73. On going through the order of the CIT(A), it is clearly mentioned that the amount was written off by the assessee in its books of account. The CIT(A) allowed the claim of the assessee, following the decision of the Hon'ble junsdictional High Court in the case of CIT/EPT v. Jwala Prasad Tiwati and the decision of the Hon'ble Gujarat High Court in the case of Vithaldas H. Dhangibhai Bardanwala v. CIT . Since the amount is actually written off and not a provision, the claim of the assessee was rightly allowed by the CIT(A).

Hence, the appeal by the Revenue on this ground fails and is dismissed.

74. The second ground of objection by the Revenue is directed against the order of the CIT(A) in deleting the disallowance of Rs. 1,92,521 made by the AO under Rule 6D.
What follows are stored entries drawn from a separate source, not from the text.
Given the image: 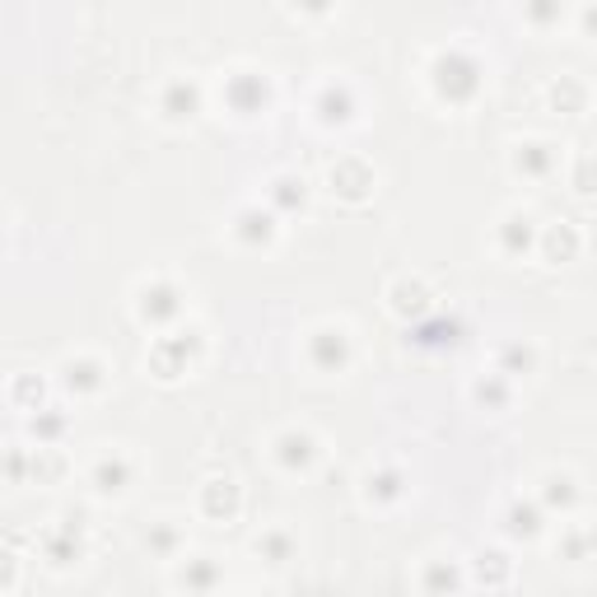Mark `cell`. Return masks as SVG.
<instances>
[{
  "label": "cell",
  "mask_w": 597,
  "mask_h": 597,
  "mask_svg": "<svg viewBox=\"0 0 597 597\" xmlns=\"http://www.w3.org/2000/svg\"><path fill=\"white\" fill-rule=\"evenodd\" d=\"M430 89H434V98H439V104H448V108L476 104V94L486 89L481 56L467 52V47H444V52L430 62Z\"/></svg>",
  "instance_id": "6da1fadb"
},
{
  "label": "cell",
  "mask_w": 597,
  "mask_h": 597,
  "mask_svg": "<svg viewBox=\"0 0 597 597\" xmlns=\"http://www.w3.org/2000/svg\"><path fill=\"white\" fill-rule=\"evenodd\" d=\"M206 355V341H202V327H173L164 336L150 341V355H145V369L159 378V383H177L196 360Z\"/></svg>",
  "instance_id": "7a4b0ae2"
},
{
  "label": "cell",
  "mask_w": 597,
  "mask_h": 597,
  "mask_svg": "<svg viewBox=\"0 0 597 597\" xmlns=\"http://www.w3.org/2000/svg\"><path fill=\"white\" fill-rule=\"evenodd\" d=\"M187 313V294L177 290L169 275H154V281H145L141 290H135V317H141L145 327H177Z\"/></svg>",
  "instance_id": "3957f363"
},
{
  "label": "cell",
  "mask_w": 597,
  "mask_h": 597,
  "mask_svg": "<svg viewBox=\"0 0 597 597\" xmlns=\"http://www.w3.org/2000/svg\"><path fill=\"white\" fill-rule=\"evenodd\" d=\"M304 355L317 373H346L350 360H355V341L341 323H323L304 336Z\"/></svg>",
  "instance_id": "277c9868"
},
{
  "label": "cell",
  "mask_w": 597,
  "mask_h": 597,
  "mask_svg": "<svg viewBox=\"0 0 597 597\" xmlns=\"http://www.w3.org/2000/svg\"><path fill=\"white\" fill-rule=\"evenodd\" d=\"M33 546L47 561V569H75L79 561H85V523L66 513L62 523H47L43 532H37Z\"/></svg>",
  "instance_id": "5b68a950"
},
{
  "label": "cell",
  "mask_w": 597,
  "mask_h": 597,
  "mask_svg": "<svg viewBox=\"0 0 597 597\" xmlns=\"http://www.w3.org/2000/svg\"><path fill=\"white\" fill-rule=\"evenodd\" d=\"M220 98L234 117H262L271 108V79L262 70H229L220 79Z\"/></svg>",
  "instance_id": "8992f818"
},
{
  "label": "cell",
  "mask_w": 597,
  "mask_h": 597,
  "mask_svg": "<svg viewBox=\"0 0 597 597\" xmlns=\"http://www.w3.org/2000/svg\"><path fill=\"white\" fill-rule=\"evenodd\" d=\"M373 187H378V173L365 164L360 154H341L327 169V192L336 196V202H346V206H365L373 196Z\"/></svg>",
  "instance_id": "52a82bcc"
},
{
  "label": "cell",
  "mask_w": 597,
  "mask_h": 597,
  "mask_svg": "<svg viewBox=\"0 0 597 597\" xmlns=\"http://www.w3.org/2000/svg\"><path fill=\"white\" fill-rule=\"evenodd\" d=\"M317 457H323V444H317V434H308V430H281L271 439V463L285 476H308L317 467Z\"/></svg>",
  "instance_id": "ba28073f"
},
{
  "label": "cell",
  "mask_w": 597,
  "mask_h": 597,
  "mask_svg": "<svg viewBox=\"0 0 597 597\" xmlns=\"http://www.w3.org/2000/svg\"><path fill=\"white\" fill-rule=\"evenodd\" d=\"M135 486V463L122 453V448H112L104 457H94V467H89V490L98 495V500H127Z\"/></svg>",
  "instance_id": "9c48e42d"
},
{
  "label": "cell",
  "mask_w": 597,
  "mask_h": 597,
  "mask_svg": "<svg viewBox=\"0 0 597 597\" xmlns=\"http://www.w3.org/2000/svg\"><path fill=\"white\" fill-rule=\"evenodd\" d=\"M355 117H360V98H355V89L346 85V79H327V85H317L313 94V122L317 127H350Z\"/></svg>",
  "instance_id": "30bf717a"
},
{
  "label": "cell",
  "mask_w": 597,
  "mask_h": 597,
  "mask_svg": "<svg viewBox=\"0 0 597 597\" xmlns=\"http://www.w3.org/2000/svg\"><path fill=\"white\" fill-rule=\"evenodd\" d=\"M154 108H159V122L192 127L196 117H202V108H206V94H202V85H192V79H169V85L159 89Z\"/></svg>",
  "instance_id": "8fae6325"
},
{
  "label": "cell",
  "mask_w": 597,
  "mask_h": 597,
  "mask_svg": "<svg viewBox=\"0 0 597 597\" xmlns=\"http://www.w3.org/2000/svg\"><path fill=\"white\" fill-rule=\"evenodd\" d=\"M196 509H202L206 523H234L243 513V486L234 476H210L202 495H196Z\"/></svg>",
  "instance_id": "7c38bea8"
},
{
  "label": "cell",
  "mask_w": 597,
  "mask_h": 597,
  "mask_svg": "<svg viewBox=\"0 0 597 597\" xmlns=\"http://www.w3.org/2000/svg\"><path fill=\"white\" fill-rule=\"evenodd\" d=\"M229 234H234V243H238V248L262 252V248L275 243V234H281V215H275L271 206H267V210H262V206H243V210L234 215Z\"/></svg>",
  "instance_id": "4fadbf2b"
},
{
  "label": "cell",
  "mask_w": 597,
  "mask_h": 597,
  "mask_svg": "<svg viewBox=\"0 0 597 597\" xmlns=\"http://www.w3.org/2000/svg\"><path fill=\"white\" fill-rule=\"evenodd\" d=\"M56 383H62L70 397H98L108 383V365L94 360V355H70V360H62V369H56Z\"/></svg>",
  "instance_id": "5bb4252c"
},
{
  "label": "cell",
  "mask_w": 597,
  "mask_h": 597,
  "mask_svg": "<svg viewBox=\"0 0 597 597\" xmlns=\"http://www.w3.org/2000/svg\"><path fill=\"white\" fill-rule=\"evenodd\" d=\"M173 588H187V593H215V588H225V565L215 561V555H177L173 561Z\"/></svg>",
  "instance_id": "9a60e30c"
},
{
  "label": "cell",
  "mask_w": 597,
  "mask_h": 597,
  "mask_svg": "<svg viewBox=\"0 0 597 597\" xmlns=\"http://www.w3.org/2000/svg\"><path fill=\"white\" fill-rule=\"evenodd\" d=\"M388 308L402 317V323H421V317H430L434 313V294H430V285L425 281H415V275H402L392 290H388Z\"/></svg>",
  "instance_id": "2e32d148"
},
{
  "label": "cell",
  "mask_w": 597,
  "mask_h": 597,
  "mask_svg": "<svg viewBox=\"0 0 597 597\" xmlns=\"http://www.w3.org/2000/svg\"><path fill=\"white\" fill-rule=\"evenodd\" d=\"M536 238H542V229H536V220L528 210H509L500 225H495V243H500L504 257H528L536 252Z\"/></svg>",
  "instance_id": "e0dca14e"
},
{
  "label": "cell",
  "mask_w": 597,
  "mask_h": 597,
  "mask_svg": "<svg viewBox=\"0 0 597 597\" xmlns=\"http://www.w3.org/2000/svg\"><path fill=\"white\" fill-rule=\"evenodd\" d=\"M546 519H551V513H546L542 500H513L504 509V532L513 536V542H542L546 528H551Z\"/></svg>",
  "instance_id": "ac0fdd59"
},
{
  "label": "cell",
  "mask_w": 597,
  "mask_h": 597,
  "mask_svg": "<svg viewBox=\"0 0 597 597\" xmlns=\"http://www.w3.org/2000/svg\"><path fill=\"white\" fill-rule=\"evenodd\" d=\"M536 500L546 504V513H574L584 500V490L569 471H546L542 481H536Z\"/></svg>",
  "instance_id": "d6986e66"
},
{
  "label": "cell",
  "mask_w": 597,
  "mask_h": 597,
  "mask_svg": "<svg viewBox=\"0 0 597 597\" xmlns=\"http://www.w3.org/2000/svg\"><path fill=\"white\" fill-rule=\"evenodd\" d=\"M471 584H481V588H509L513 584V561H509V551L500 546H481L471 555Z\"/></svg>",
  "instance_id": "ffe728a7"
},
{
  "label": "cell",
  "mask_w": 597,
  "mask_h": 597,
  "mask_svg": "<svg viewBox=\"0 0 597 597\" xmlns=\"http://www.w3.org/2000/svg\"><path fill=\"white\" fill-rule=\"evenodd\" d=\"M267 206L275 215H298V210H308V183L298 173H275L271 183H267Z\"/></svg>",
  "instance_id": "44dd1931"
},
{
  "label": "cell",
  "mask_w": 597,
  "mask_h": 597,
  "mask_svg": "<svg viewBox=\"0 0 597 597\" xmlns=\"http://www.w3.org/2000/svg\"><path fill=\"white\" fill-rule=\"evenodd\" d=\"M555 164H561V154H555V145H546V141L513 145V173H519V177H532V183H542V177L555 173Z\"/></svg>",
  "instance_id": "7402d4cb"
},
{
  "label": "cell",
  "mask_w": 597,
  "mask_h": 597,
  "mask_svg": "<svg viewBox=\"0 0 597 597\" xmlns=\"http://www.w3.org/2000/svg\"><path fill=\"white\" fill-rule=\"evenodd\" d=\"M471 402L481 406V411H490V415H504V411L513 406V378L500 373V369L481 373V378L471 383Z\"/></svg>",
  "instance_id": "603a6c76"
},
{
  "label": "cell",
  "mask_w": 597,
  "mask_h": 597,
  "mask_svg": "<svg viewBox=\"0 0 597 597\" xmlns=\"http://www.w3.org/2000/svg\"><path fill=\"white\" fill-rule=\"evenodd\" d=\"M579 248H584V238H579V229L574 225H551V229H542V238H536V252L546 257L551 267H561V262H574L579 257Z\"/></svg>",
  "instance_id": "cb8c5ba5"
},
{
  "label": "cell",
  "mask_w": 597,
  "mask_h": 597,
  "mask_svg": "<svg viewBox=\"0 0 597 597\" xmlns=\"http://www.w3.org/2000/svg\"><path fill=\"white\" fill-rule=\"evenodd\" d=\"M406 495V476L397 471V467H373L369 476H365V504H373V509H392L397 500Z\"/></svg>",
  "instance_id": "d4e9b609"
},
{
  "label": "cell",
  "mask_w": 597,
  "mask_h": 597,
  "mask_svg": "<svg viewBox=\"0 0 597 597\" xmlns=\"http://www.w3.org/2000/svg\"><path fill=\"white\" fill-rule=\"evenodd\" d=\"M145 551L154 555V561H177V555L187 551V532H183V523H173V519H154L150 523V532H145Z\"/></svg>",
  "instance_id": "484cf974"
},
{
  "label": "cell",
  "mask_w": 597,
  "mask_h": 597,
  "mask_svg": "<svg viewBox=\"0 0 597 597\" xmlns=\"http://www.w3.org/2000/svg\"><path fill=\"white\" fill-rule=\"evenodd\" d=\"M546 104H551V112L584 117L588 112V85H584V79H574V75L551 79V85H546Z\"/></svg>",
  "instance_id": "4316f807"
},
{
  "label": "cell",
  "mask_w": 597,
  "mask_h": 597,
  "mask_svg": "<svg viewBox=\"0 0 597 597\" xmlns=\"http://www.w3.org/2000/svg\"><path fill=\"white\" fill-rule=\"evenodd\" d=\"M252 551H257V561H262V565L281 569V565H290V561H294L298 542H294V532H290V528H267V532L252 542Z\"/></svg>",
  "instance_id": "83f0119b"
},
{
  "label": "cell",
  "mask_w": 597,
  "mask_h": 597,
  "mask_svg": "<svg viewBox=\"0 0 597 597\" xmlns=\"http://www.w3.org/2000/svg\"><path fill=\"white\" fill-rule=\"evenodd\" d=\"M66 453L62 448H56V444H37L33 448V476H29V481L33 486H62L66 481Z\"/></svg>",
  "instance_id": "f1b7e54d"
},
{
  "label": "cell",
  "mask_w": 597,
  "mask_h": 597,
  "mask_svg": "<svg viewBox=\"0 0 597 597\" xmlns=\"http://www.w3.org/2000/svg\"><path fill=\"white\" fill-rule=\"evenodd\" d=\"M457 336H463V327H457V317H421L415 323V346L425 350H444V346H457Z\"/></svg>",
  "instance_id": "f546056e"
},
{
  "label": "cell",
  "mask_w": 597,
  "mask_h": 597,
  "mask_svg": "<svg viewBox=\"0 0 597 597\" xmlns=\"http://www.w3.org/2000/svg\"><path fill=\"white\" fill-rule=\"evenodd\" d=\"M10 406L14 411H43L47 406V383L37 373H14L10 378Z\"/></svg>",
  "instance_id": "4dcf8cb0"
},
{
  "label": "cell",
  "mask_w": 597,
  "mask_h": 597,
  "mask_svg": "<svg viewBox=\"0 0 597 597\" xmlns=\"http://www.w3.org/2000/svg\"><path fill=\"white\" fill-rule=\"evenodd\" d=\"M457 588H467V574L457 569L453 561H425L421 593H457Z\"/></svg>",
  "instance_id": "1f68e13d"
},
{
  "label": "cell",
  "mask_w": 597,
  "mask_h": 597,
  "mask_svg": "<svg viewBox=\"0 0 597 597\" xmlns=\"http://www.w3.org/2000/svg\"><path fill=\"white\" fill-rule=\"evenodd\" d=\"M495 369L509 373V378H528V373H536V346H523V341L500 346V355H495Z\"/></svg>",
  "instance_id": "d6a6232c"
},
{
  "label": "cell",
  "mask_w": 597,
  "mask_h": 597,
  "mask_svg": "<svg viewBox=\"0 0 597 597\" xmlns=\"http://www.w3.org/2000/svg\"><path fill=\"white\" fill-rule=\"evenodd\" d=\"M523 19L536 33H551L565 24V0H523Z\"/></svg>",
  "instance_id": "836d02e7"
},
{
  "label": "cell",
  "mask_w": 597,
  "mask_h": 597,
  "mask_svg": "<svg viewBox=\"0 0 597 597\" xmlns=\"http://www.w3.org/2000/svg\"><path fill=\"white\" fill-rule=\"evenodd\" d=\"M29 434H33V444H62V434H66V415L56 411V406L33 411V415H29Z\"/></svg>",
  "instance_id": "e575fe53"
},
{
  "label": "cell",
  "mask_w": 597,
  "mask_h": 597,
  "mask_svg": "<svg viewBox=\"0 0 597 597\" xmlns=\"http://www.w3.org/2000/svg\"><path fill=\"white\" fill-rule=\"evenodd\" d=\"M555 551H561V561H569V565L588 561V555H593V536H588V528H565V532H561V542H555Z\"/></svg>",
  "instance_id": "d590c367"
},
{
  "label": "cell",
  "mask_w": 597,
  "mask_h": 597,
  "mask_svg": "<svg viewBox=\"0 0 597 597\" xmlns=\"http://www.w3.org/2000/svg\"><path fill=\"white\" fill-rule=\"evenodd\" d=\"M569 187L579 196H597V154H574L569 164Z\"/></svg>",
  "instance_id": "8d00e7d4"
},
{
  "label": "cell",
  "mask_w": 597,
  "mask_h": 597,
  "mask_svg": "<svg viewBox=\"0 0 597 597\" xmlns=\"http://www.w3.org/2000/svg\"><path fill=\"white\" fill-rule=\"evenodd\" d=\"M6 476H10V486H24L29 476H33V453H29V448H10V457H6Z\"/></svg>",
  "instance_id": "74e56055"
},
{
  "label": "cell",
  "mask_w": 597,
  "mask_h": 597,
  "mask_svg": "<svg viewBox=\"0 0 597 597\" xmlns=\"http://www.w3.org/2000/svg\"><path fill=\"white\" fill-rule=\"evenodd\" d=\"M0 593H14V584H19V555H14V542H10V551L0 555Z\"/></svg>",
  "instance_id": "f35d334b"
},
{
  "label": "cell",
  "mask_w": 597,
  "mask_h": 597,
  "mask_svg": "<svg viewBox=\"0 0 597 597\" xmlns=\"http://www.w3.org/2000/svg\"><path fill=\"white\" fill-rule=\"evenodd\" d=\"M294 14H308V19H327L336 10V0H290Z\"/></svg>",
  "instance_id": "ab89813d"
},
{
  "label": "cell",
  "mask_w": 597,
  "mask_h": 597,
  "mask_svg": "<svg viewBox=\"0 0 597 597\" xmlns=\"http://www.w3.org/2000/svg\"><path fill=\"white\" fill-rule=\"evenodd\" d=\"M579 29H584L588 43H597V0H588V6L579 10Z\"/></svg>",
  "instance_id": "60d3db41"
},
{
  "label": "cell",
  "mask_w": 597,
  "mask_h": 597,
  "mask_svg": "<svg viewBox=\"0 0 597 597\" xmlns=\"http://www.w3.org/2000/svg\"><path fill=\"white\" fill-rule=\"evenodd\" d=\"M588 536H593V551H597V528H588Z\"/></svg>",
  "instance_id": "b9f144b4"
}]
</instances>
75. Assessee's counsel submitted, this issue has been decided against the assessee by the decision of the Tribunal in assessee's own case for the asst. yr. 1994-95, in ITA No. 1421/Mum/1999, vide paras 30 to 32 of its order dt. 28th Dec, 2004.

76. No distinguishing facts brought to our notice for the year under consideration. Hence, the appeal by the Revenue on this ground is allowed.

77. Coming to the third ground of objection by the Revenue, it is against the order of the CIT(A) in valuing the closing stock at net of Modvat and thereby allowing an amount of Rs. 75,57,187.

78. This issue has to go in assessee's favour in the light of the decision of the Hon'ble Supreme Court in the case of CIT v. Indo Nippon Chemical Co. Ltd. . The same view has been taken in assessee's own case by the Tribunal for the asst. yr. 1994-95, in ITA No. 1534/Mum/1999, vide paras 7 and 8 of its order dt. 28th Dec, 2004. Hence, this ground by the Revenue fails and is dismissed.

79. The fourth ground of objection by the Revenue is general in nature and does not call for any specific dealing as such.

80. In the result, appeal of the assessee as well as the appeal by the Revenue stands allowed in part.